Check extrapolation beyond validated range.
Check regime transition omission.
Check for omitted constraint.

Only after earlier branches are excluded does inference to missing clamp strengthen.

7. Constraint as Epistemic Grounding

Interactional Epistemics generalizes beyond belief negotiation.

It grounds epistemics in constraint.

A model is not tested against pure logic alone, but against:

Rate limits
Energy limits
Irreversibility
Cross-domain coherence
Persistent signal mismatch

Constraint provides the non-negotiable anchor.

Nothing is fake.

Only attempted conversions of abstraction into reality that reality does not permit are false.

8. Interactional Epistemics Generalized

Original interactional epistemics concerned belief interaction across agents.

Generalized interactional epistemics concerns:

Interaction between abstraction and constraint.

This includes:

Scientific models interacting with empirical boundary
Philosophical systems interacting with lived experience
Mathematical formalisms interacting with physical instantiation
Personal belief interacting with embodied signal

All epistemics occurs within abstraction.
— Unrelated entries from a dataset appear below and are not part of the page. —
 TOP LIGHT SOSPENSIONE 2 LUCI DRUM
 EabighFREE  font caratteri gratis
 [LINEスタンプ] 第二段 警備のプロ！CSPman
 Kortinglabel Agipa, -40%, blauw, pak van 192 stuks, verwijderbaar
But abstraction is not sovereign.

Constraint enforces.

9. The Click Phenomenon

When abstraction integrates signal across domains without persistent contradiction, a local stabilization occurs.

This is experienced as:

Reduced friction
Coherence across values
Decreased internal contradiction

The “click” is not mystical.

It is cross-domain compression alignment under constraint.

If friction persists, the abstraction remains misaligned.
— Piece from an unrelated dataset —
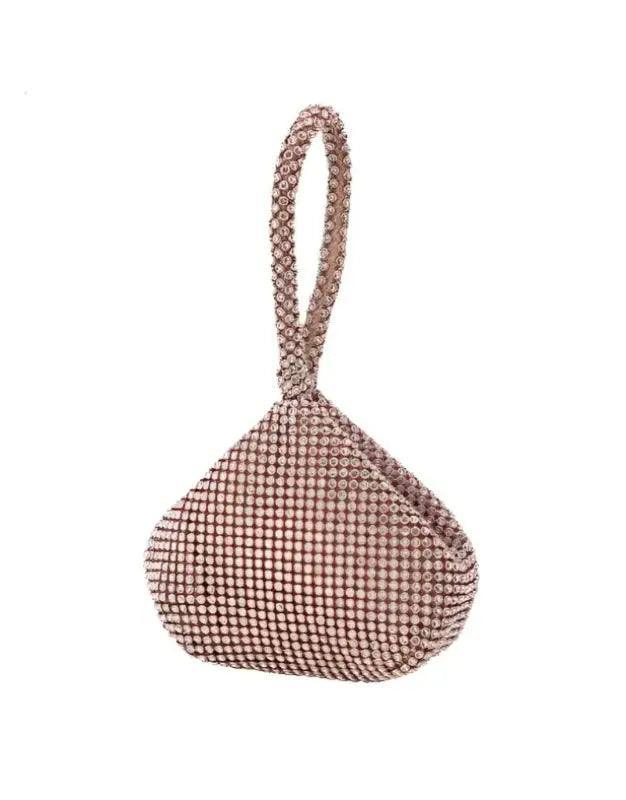 Chic Rhinestone Evening Clutch: Sparkling Sophistication - Trendy Mix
10. Scientific Progress Reframed

Scientific progress becomes:

Iterative partition refinement
Boundary detection
Regime transition mapping
Constraint integration

It is not final enumeration.

It is adaptive stabilization.

Robust models:

Survive scope expansion
Integrate anomaly
Remain bounded under extrapolation
Cross-domain cohere

11. Explanatory vs Engineering Modeling

Engineering modeling:

Restricts scope
Enforces declared boundaries
Uses safety margins

Explanatory modeling:

Expands scope
Integrates across partitions
Requires permeability

Engineering closure is legitimate.

Explanatory ontological closure is not.

12. Recursive Application

Interactional Epistemics is itself a model.

Its legitimacy depends on:

Remaining permeable
Accepting constraint signals
Avoiding totalizing claims

If treated as final enumeration, it violates its own principle.

13. Conclusion

All knowledge operates within abstraction.

All abstraction is compression.

Compression space is combinatorial.

Finite agents cannot guarantee exhaustiveness.

Constraint enforces boundary.

Epistemic legitimacy does not require omniscience.

It requires permeability under constraint.

Interactional Epistemics replaces final closure with disciplined openness, not relativism.

It affirms:

Structured reality
Constraint-grounded stabilization
Scale-relative validity
Adaptive refinement

The only failure is treating abstraction as sovereign over enforcement.